Pharma costs are inflated by R&D costs and promotion. Insurance overhead is actually relatively lean, but base cost is primarily driven by cost of goods, and to a lesser extent admin. Provider costs are inflated by high legal and regulatory liability, shortage of qualified staff to offset liability, and high admin.
At a the highest level, cost is driven by an inability to discover and set prices at market clearing rates.
Manufacturer dont sell fixed price product into a market, but negotiate complex bulk deals with PBMs, pushing some prices up and others down. Similarly, hospitals/providers dont set prices at clearing rates, but negotiate 1:1 pricing, with some products above and below cost.

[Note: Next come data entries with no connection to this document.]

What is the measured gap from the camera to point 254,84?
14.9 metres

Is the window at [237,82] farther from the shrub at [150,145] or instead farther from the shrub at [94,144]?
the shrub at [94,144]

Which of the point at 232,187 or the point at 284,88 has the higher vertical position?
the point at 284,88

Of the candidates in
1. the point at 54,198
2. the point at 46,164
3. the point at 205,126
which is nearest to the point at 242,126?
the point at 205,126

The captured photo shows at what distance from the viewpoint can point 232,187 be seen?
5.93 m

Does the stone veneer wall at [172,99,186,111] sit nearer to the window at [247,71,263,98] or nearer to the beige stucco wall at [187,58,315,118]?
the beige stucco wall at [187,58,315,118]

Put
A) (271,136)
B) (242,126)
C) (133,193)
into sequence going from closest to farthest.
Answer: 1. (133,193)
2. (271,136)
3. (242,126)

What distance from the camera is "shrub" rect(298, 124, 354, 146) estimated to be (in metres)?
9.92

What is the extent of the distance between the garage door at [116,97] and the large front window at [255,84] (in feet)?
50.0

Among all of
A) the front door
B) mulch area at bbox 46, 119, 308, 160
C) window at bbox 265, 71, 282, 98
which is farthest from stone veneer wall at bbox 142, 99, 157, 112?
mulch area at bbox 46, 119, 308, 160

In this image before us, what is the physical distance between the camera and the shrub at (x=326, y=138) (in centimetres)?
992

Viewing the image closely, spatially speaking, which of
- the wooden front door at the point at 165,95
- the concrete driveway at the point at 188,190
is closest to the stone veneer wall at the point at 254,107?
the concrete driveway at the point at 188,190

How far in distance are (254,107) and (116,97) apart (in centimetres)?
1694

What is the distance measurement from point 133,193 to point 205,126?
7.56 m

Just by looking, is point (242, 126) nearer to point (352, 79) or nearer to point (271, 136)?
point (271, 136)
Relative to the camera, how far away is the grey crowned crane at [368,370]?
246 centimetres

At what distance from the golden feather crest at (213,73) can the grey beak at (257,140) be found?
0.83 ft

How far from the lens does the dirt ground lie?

Last, and I suspect most significantly, health plans cant meaningfully vary in provided care, only cost sharing. That is to say, a bronze plan must include the same medications and procedures at a gold plan, differing only in copay. This breaks the price feedback on COGs. (e.g. a generic only insurance plan is illegal, so name brands face reduced competition).
If I were Medical Czar, I would look at banning preferential pricing/institutional rebates for goods and services.
I would allow more heterogeneity in policies (e.g. generics only, no implants, limited oncology, ect). This would crush innovation, but also greatly reduce pricing as it moves from cutting edge, to 10 year old technology.
Provider shortage is a tougher nut to crack, but I think it would require radically altering the residency program as it exists today and loosening requirements for other healthcare professionals.